_WHAT YOU HAVE TO DO_:
Go through the entries below and work out how many lines include "over". Answer with the number only.

(Dataset entries)
Start of Block

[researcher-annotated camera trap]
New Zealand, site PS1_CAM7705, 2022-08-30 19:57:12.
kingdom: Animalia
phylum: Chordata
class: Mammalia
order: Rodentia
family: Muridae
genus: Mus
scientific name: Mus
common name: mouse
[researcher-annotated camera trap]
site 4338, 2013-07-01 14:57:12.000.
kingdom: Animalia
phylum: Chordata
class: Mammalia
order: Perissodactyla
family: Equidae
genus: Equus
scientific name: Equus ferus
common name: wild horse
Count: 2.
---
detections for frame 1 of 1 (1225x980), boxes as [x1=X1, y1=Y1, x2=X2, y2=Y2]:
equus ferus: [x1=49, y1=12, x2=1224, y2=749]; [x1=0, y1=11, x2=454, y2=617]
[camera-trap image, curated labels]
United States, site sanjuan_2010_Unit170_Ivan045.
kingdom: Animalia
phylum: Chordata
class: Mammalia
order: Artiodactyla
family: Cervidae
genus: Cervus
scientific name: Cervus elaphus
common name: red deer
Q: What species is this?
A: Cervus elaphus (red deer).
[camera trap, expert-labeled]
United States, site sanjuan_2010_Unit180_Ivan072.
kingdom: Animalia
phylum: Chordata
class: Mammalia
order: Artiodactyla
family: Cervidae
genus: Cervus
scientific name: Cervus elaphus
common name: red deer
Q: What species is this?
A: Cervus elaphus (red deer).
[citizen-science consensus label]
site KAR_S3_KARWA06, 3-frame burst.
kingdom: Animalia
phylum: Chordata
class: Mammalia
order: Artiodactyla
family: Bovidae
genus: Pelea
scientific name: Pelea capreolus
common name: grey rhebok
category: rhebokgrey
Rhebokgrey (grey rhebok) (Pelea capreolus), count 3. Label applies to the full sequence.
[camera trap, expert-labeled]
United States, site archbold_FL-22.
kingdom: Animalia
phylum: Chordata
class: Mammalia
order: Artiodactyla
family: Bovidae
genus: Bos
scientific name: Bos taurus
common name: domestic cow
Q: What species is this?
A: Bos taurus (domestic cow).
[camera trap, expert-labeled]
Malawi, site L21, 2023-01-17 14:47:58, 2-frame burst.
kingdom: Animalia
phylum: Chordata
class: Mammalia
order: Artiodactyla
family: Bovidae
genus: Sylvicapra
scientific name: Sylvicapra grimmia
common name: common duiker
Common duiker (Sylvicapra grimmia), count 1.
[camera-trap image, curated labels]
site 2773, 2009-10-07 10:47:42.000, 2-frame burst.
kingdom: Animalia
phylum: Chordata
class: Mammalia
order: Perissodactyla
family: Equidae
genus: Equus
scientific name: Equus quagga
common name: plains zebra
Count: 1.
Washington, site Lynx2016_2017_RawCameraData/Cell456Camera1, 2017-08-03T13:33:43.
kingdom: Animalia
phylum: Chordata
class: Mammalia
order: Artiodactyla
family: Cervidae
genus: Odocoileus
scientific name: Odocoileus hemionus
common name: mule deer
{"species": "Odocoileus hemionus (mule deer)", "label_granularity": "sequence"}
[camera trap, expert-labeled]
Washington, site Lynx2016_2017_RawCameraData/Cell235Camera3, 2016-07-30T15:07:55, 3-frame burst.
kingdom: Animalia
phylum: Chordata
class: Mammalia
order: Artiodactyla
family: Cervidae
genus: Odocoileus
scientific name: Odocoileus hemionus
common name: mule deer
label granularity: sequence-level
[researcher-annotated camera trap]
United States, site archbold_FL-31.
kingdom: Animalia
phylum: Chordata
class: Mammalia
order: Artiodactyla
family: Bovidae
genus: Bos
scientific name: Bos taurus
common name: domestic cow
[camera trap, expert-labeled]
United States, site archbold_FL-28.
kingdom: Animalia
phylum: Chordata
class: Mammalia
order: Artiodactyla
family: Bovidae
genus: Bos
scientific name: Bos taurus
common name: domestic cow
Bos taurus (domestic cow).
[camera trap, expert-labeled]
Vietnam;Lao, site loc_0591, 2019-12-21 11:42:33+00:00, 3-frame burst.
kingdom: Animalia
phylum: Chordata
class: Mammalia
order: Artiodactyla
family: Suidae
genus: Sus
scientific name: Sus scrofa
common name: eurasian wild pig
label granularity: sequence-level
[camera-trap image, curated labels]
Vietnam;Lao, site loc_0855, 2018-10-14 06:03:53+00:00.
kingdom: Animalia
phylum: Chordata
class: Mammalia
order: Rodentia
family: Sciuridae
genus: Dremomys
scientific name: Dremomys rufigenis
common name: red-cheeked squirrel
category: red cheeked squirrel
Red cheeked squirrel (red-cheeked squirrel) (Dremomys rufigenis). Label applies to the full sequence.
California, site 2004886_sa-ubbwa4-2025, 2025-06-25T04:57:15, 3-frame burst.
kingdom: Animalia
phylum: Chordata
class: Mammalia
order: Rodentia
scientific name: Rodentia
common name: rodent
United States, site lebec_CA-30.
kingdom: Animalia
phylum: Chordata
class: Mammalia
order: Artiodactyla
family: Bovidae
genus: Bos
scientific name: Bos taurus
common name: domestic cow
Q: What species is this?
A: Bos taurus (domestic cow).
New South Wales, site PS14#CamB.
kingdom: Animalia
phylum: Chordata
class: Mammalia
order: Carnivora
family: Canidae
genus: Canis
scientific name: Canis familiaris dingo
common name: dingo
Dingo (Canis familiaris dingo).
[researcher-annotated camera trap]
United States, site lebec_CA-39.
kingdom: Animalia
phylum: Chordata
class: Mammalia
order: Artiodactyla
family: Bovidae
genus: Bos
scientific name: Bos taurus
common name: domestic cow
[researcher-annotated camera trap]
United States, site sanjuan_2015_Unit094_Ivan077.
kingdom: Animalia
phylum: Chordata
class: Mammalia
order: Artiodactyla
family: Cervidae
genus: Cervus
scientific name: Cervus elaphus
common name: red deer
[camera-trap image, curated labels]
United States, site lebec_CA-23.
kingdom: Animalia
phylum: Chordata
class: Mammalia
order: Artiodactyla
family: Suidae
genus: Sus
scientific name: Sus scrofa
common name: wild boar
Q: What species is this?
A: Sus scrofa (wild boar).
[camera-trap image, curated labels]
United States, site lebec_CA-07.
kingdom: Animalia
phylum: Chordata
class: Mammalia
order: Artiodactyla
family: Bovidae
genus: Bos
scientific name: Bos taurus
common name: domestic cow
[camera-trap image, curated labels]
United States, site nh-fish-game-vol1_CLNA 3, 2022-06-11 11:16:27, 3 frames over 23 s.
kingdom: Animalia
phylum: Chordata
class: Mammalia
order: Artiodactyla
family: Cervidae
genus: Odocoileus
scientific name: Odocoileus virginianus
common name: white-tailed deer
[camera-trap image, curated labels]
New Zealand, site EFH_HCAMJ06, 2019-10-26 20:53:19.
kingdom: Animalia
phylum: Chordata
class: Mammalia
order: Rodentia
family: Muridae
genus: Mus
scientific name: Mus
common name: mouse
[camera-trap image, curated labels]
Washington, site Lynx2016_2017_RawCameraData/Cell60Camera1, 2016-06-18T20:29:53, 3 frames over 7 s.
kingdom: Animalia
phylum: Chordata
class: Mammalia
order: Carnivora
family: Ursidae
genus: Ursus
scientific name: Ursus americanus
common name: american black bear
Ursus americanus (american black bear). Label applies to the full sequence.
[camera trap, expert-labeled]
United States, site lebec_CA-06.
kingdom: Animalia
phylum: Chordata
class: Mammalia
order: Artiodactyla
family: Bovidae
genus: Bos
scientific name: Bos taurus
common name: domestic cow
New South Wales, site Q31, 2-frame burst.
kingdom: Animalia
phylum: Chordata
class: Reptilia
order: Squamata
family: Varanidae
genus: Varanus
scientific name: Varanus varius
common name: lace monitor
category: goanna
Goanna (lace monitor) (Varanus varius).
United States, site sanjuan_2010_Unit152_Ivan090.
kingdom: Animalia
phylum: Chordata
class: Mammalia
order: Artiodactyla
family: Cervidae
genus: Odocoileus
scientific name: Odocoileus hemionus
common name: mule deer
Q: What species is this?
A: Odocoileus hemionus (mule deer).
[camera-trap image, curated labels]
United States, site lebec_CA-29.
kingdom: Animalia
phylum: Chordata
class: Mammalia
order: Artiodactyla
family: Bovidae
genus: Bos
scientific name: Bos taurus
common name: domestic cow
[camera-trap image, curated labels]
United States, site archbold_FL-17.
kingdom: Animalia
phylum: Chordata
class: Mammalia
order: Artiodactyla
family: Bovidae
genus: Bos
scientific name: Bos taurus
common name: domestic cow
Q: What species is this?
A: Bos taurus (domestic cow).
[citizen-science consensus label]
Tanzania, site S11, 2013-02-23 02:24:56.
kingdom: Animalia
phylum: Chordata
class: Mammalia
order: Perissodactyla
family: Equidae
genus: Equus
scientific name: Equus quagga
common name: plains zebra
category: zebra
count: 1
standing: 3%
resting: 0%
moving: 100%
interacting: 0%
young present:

End of Block

_THE COMPLETED TASK_:
2